* **EXTRACT TO READ**

## start

Writer. Cook. Chocolatier. Celebrationist.
pudding

This recipe belongs in a chocolate’s greatest hits collection. It’s smooth, rich, creamy, and comforting. It was love at first spoonful when we first had it at the Hominy Grill in Charleston, SC. Determined to make it myself, I gladly bought the cookbook and slightly adapted the recipe for home cooking purposes.

  • *8 oz. (about 2 cups) chopped great quality chocolate
  • ½ cup sugar
  • 6 egg yolks
  • 4 cups heavy cream
  • 1 tablespoon vanilla extract
  • ½ teaspoon salt
  1. Preheat oven to 350F. Place egg yolks in a heat resistant bowl and whisk in ¼ cup of the sugar.
  2. Mix the remaining sugar with the cream and vanilla in a large saucepan, over med.-high heat bring cream to a boil.
  3. Pour about 1/3 cup of the hot cream into egg yolk mixture, mix until smooth.

## end

* **MATERIAL SHOWN**
## start

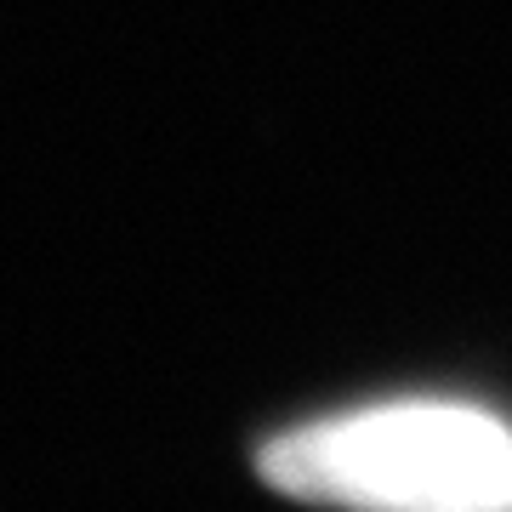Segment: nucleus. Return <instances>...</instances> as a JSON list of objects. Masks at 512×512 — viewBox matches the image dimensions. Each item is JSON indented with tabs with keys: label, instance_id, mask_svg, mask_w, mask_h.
<instances>
[{
	"label": "nucleus",
	"instance_id": "obj_1",
	"mask_svg": "<svg viewBox=\"0 0 512 512\" xmlns=\"http://www.w3.org/2000/svg\"><path fill=\"white\" fill-rule=\"evenodd\" d=\"M262 478L302 501L512 512V427L467 399H376L274 433Z\"/></svg>",
	"mask_w": 512,
	"mask_h": 512
}]
</instances>
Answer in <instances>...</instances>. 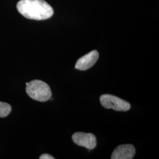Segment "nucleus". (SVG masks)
<instances>
[{
    "mask_svg": "<svg viewBox=\"0 0 159 159\" xmlns=\"http://www.w3.org/2000/svg\"><path fill=\"white\" fill-rule=\"evenodd\" d=\"M100 101L102 106L107 109L112 108L119 111H126L130 109V103L111 94H102L100 98Z\"/></svg>",
    "mask_w": 159,
    "mask_h": 159,
    "instance_id": "obj_3",
    "label": "nucleus"
},
{
    "mask_svg": "<svg viewBox=\"0 0 159 159\" xmlns=\"http://www.w3.org/2000/svg\"><path fill=\"white\" fill-rule=\"evenodd\" d=\"M26 92L32 99L41 102H45L52 96L50 86L41 80H33L26 87Z\"/></svg>",
    "mask_w": 159,
    "mask_h": 159,
    "instance_id": "obj_2",
    "label": "nucleus"
},
{
    "mask_svg": "<svg viewBox=\"0 0 159 159\" xmlns=\"http://www.w3.org/2000/svg\"><path fill=\"white\" fill-rule=\"evenodd\" d=\"M136 150L132 144H122L114 150L112 159H131L135 155Z\"/></svg>",
    "mask_w": 159,
    "mask_h": 159,
    "instance_id": "obj_6",
    "label": "nucleus"
},
{
    "mask_svg": "<svg viewBox=\"0 0 159 159\" xmlns=\"http://www.w3.org/2000/svg\"><path fill=\"white\" fill-rule=\"evenodd\" d=\"M72 139L77 145L89 150L94 149L96 147V138L92 133L77 132L73 135Z\"/></svg>",
    "mask_w": 159,
    "mask_h": 159,
    "instance_id": "obj_4",
    "label": "nucleus"
},
{
    "mask_svg": "<svg viewBox=\"0 0 159 159\" xmlns=\"http://www.w3.org/2000/svg\"><path fill=\"white\" fill-rule=\"evenodd\" d=\"M40 159H54L52 156L48 154H43L40 157Z\"/></svg>",
    "mask_w": 159,
    "mask_h": 159,
    "instance_id": "obj_8",
    "label": "nucleus"
},
{
    "mask_svg": "<svg viewBox=\"0 0 159 159\" xmlns=\"http://www.w3.org/2000/svg\"><path fill=\"white\" fill-rule=\"evenodd\" d=\"M11 111V106L7 102H0V118L6 117Z\"/></svg>",
    "mask_w": 159,
    "mask_h": 159,
    "instance_id": "obj_7",
    "label": "nucleus"
},
{
    "mask_svg": "<svg viewBox=\"0 0 159 159\" xmlns=\"http://www.w3.org/2000/svg\"><path fill=\"white\" fill-rule=\"evenodd\" d=\"M17 8L24 17L34 20H46L54 14L52 7L44 0H20Z\"/></svg>",
    "mask_w": 159,
    "mask_h": 159,
    "instance_id": "obj_1",
    "label": "nucleus"
},
{
    "mask_svg": "<svg viewBox=\"0 0 159 159\" xmlns=\"http://www.w3.org/2000/svg\"><path fill=\"white\" fill-rule=\"evenodd\" d=\"M99 54L96 50L90 52L87 54L80 58L75 64V67L77 70L85 71L92 67L98 59Z\"/></svg>",
    "mask_w": 159,
    "mask_h": 159,
    "instance_id": "obj_5",
    "label": "nucleus"
}]
</instances>
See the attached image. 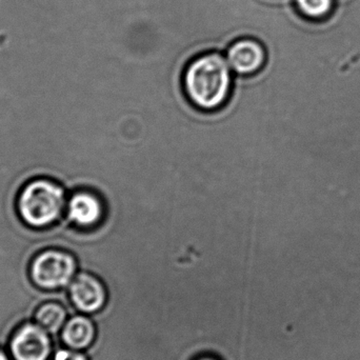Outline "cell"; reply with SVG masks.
Segmentation results:
<instances>
[{"instance_id": "cell-1", "label": "cell", "mask_w": 360, "mask_h": 360, "mask_svg": "<svg viewBox=\"0 0 360 360\" xmlns=\"http://www.w3.org/2000/svg\"><path fill=\"white\" fill-rule=\"evenodd\" d=\"M234 76L220 51H207L193 57L181 75V88L188 103L202 113L221 111L234 90Z\"/></svg>"}, {"instance_id": "cell-2", "label": "cell", "mask_w": 360, "mask_h": 360, "mask_svg": "<svg viewBox=\"0 0 360 360\" xmlns=\"http://www.w3.org/2000/svg\"><path fill=\"white\" fill-rule=\"evenodd\" d=\"M67 203V190L61 182L48 176H36L21 186L16 209L25 226L44 230L61 220Z\"/></svg>"}, {"instance_id": "cell-3", "label": "cell", "mask_w": 360, "mask_h": 360, "mask_svg": "<svg viewBox=\"0 0 360 360\" xmlns=\"http://www.w3.org/2000/svg\"><path fill=\"white\" fill-rule=\"evenodd\" d=\"M77 266L76 256L71 252L51 247L34 256L30 264V276L40 289H61L73 281Z\"/></svg>"}, {"instance_id": "cell-4", "label": "cell", "mask_w": 360, "mask_h": 360, "mask_svg": "<svg viewBox=\"0 0 360 360\" xmlns=\"http://www.w3.org/2000/svg\"><path fill=\"white\" fill-rule=\"evenodd\" d=\"M67 220L82 231H93L101 226L108 216L105 199L95 188H76L67 203Z\"/></svg>"}, {"instance_id": "cell-5", "label": "cell", "mask_w": 360, "mask_h": 360, "mask_svg": "<svg viewBox=\"0 0 360 360\" xmlns=\"http://www.w3.org/2000/svg\"><path fill=\"white\" fill-rule=\"evenodd\" d=\"M224 55L233 73L241 77L255 75L262 71L268 59L264 44L251 37L234 40L228 46Z\"/></svg>"}, {"instance_id": "cell-6", "label": "cell", "mask_w": 360, "mask_h": 360, "mask_svg": "<svg viewBox=\"0 0 360 360\" xmlns=\"http://www.w3.org/2000/svg\"><path fill=\"white\" fill-rule=\"evenodd\" d=\"M49 332L37 323L21 326L11 340L15 360H48L52 350Z\"/></svg>"}, {"instance_id": "cell-7", "label": "cell", "mask_w": 360, "mask_h": 360, "mask_svg": "<svg viewBox=\"0 0 360 360\" xmlns=\"http://www.w3.org/2000/svg\"><path fill=\"white\" fill-rule=\"evenodd\" d=\"M70 297L82 312H98L107 302V290L103 281L89 272H80L70 283Z\"/></svg>"}, {"instance_id": "cell-8", "label": "cell", "mask_w": 360, "mask_h": 360, "mask_svg": "<svg viewBox=\"0 0 360 360\" xmlns=\"http://www.w3.org/2000/svg\"><path fill=\"white\" fill-rule=\"evenodd\" d=\"M96 336L94 323L88 317L74 316L63 328V340L72 350H84L94 342Z\"/></svg>"}, {"instance_id": "cell-9", "label": "cell", "mask_w": 360, "mask_h": 360, "mask_svg": "<svg viewBox=\"0 0 360 360\" xmlns=\"http://www.w3.org/2000/svg\"><path fill=\"white\" fill-rule=\"evenodd\" d=\"M35 319L36 323L49 333H57L65 326L67 311L58 302H46L36 311Z\"/></svg>"}, {"instance_id": "cell-10", "label": "cell", "mask_w": 360, "mask_h": 360, "mask_svg": "<svg viewBox=\"0 0 360 360\" xmlns=\"http://www.w3.org/2000/svg\"><path fill=\"white\" fill-rule=\"evenodd\" d=\"M296 10L309 19H321L330 14L333 0H294Z\"/></svg>"}, {"instance_id": "cell-11", "label": "cell", "mask_w": 360, "mask_h": 360, "mask_svg": "<svg viewBox=\"0 0 360 360\" xmlns=\"http://www.w3.org/2000/svg\"><path fill=\"white\" fill-rule=\"evenodd\" d=\"M53 360H88L84 354L76 350H60L55 354Z\"/></svg>"}, {"instance_id": "cell-12", "label": "cell", "mask_w": 360, "mask_h": 360, "mask_svg": "<svg viewBox=\"0 0 360 360\" xmlns=\"http://www.w3.org/2000/svg\"><path fill=\"white\" fill-rule=\"evenodd\" d=\"M0 360H10L8 359V356H6V353L2 352L1 350H0Z\"/></svg>"}, {"instance_id": "cell-13", "label": "cell", "mask_w": 360, "mask_h": 360, "mask_svg": "<svg viewBox=\"0 0 360 360\" xmlns=\"http://www.w3.org/2000/svg\"><path fill=\"white\" fill-rule=\"evenodd\" d=\"M197 360H216V359H212V357H201V359H199Z\"/></svg>"}]
</instances>
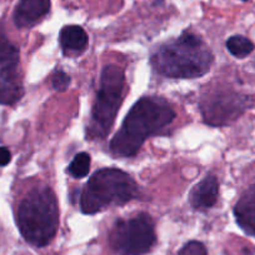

## end

* **WORK INSTRUCTIONS**
**A.** Translate this sentence from the pudding recipe into Spanish: "It was love at first spoonful when we first had it at the Hominy Grill in Charleston, SC."
**B.** Duplicate the part of the pudding recipe that opens with the words containing "This recipe belongs" and closes with "home cooking purposes.".

* **SOLUTIONS FOR EACH TASK**
**A.** Fue amor a primera cucharada cuando lo probamos por primera vez en el Hominy Grill de Charleston, SC.

**B.**
This recipe belongs in a chocolate’s greatest hits collection. It’s smooth, rich, creamy, and comforting. It was love at first spoonful when we first had it at the Hominy Grill in Charleston, SC. Determined to make it myself, I gladly bought the cookbook and slightly adapted the recipe for home cooking purposes.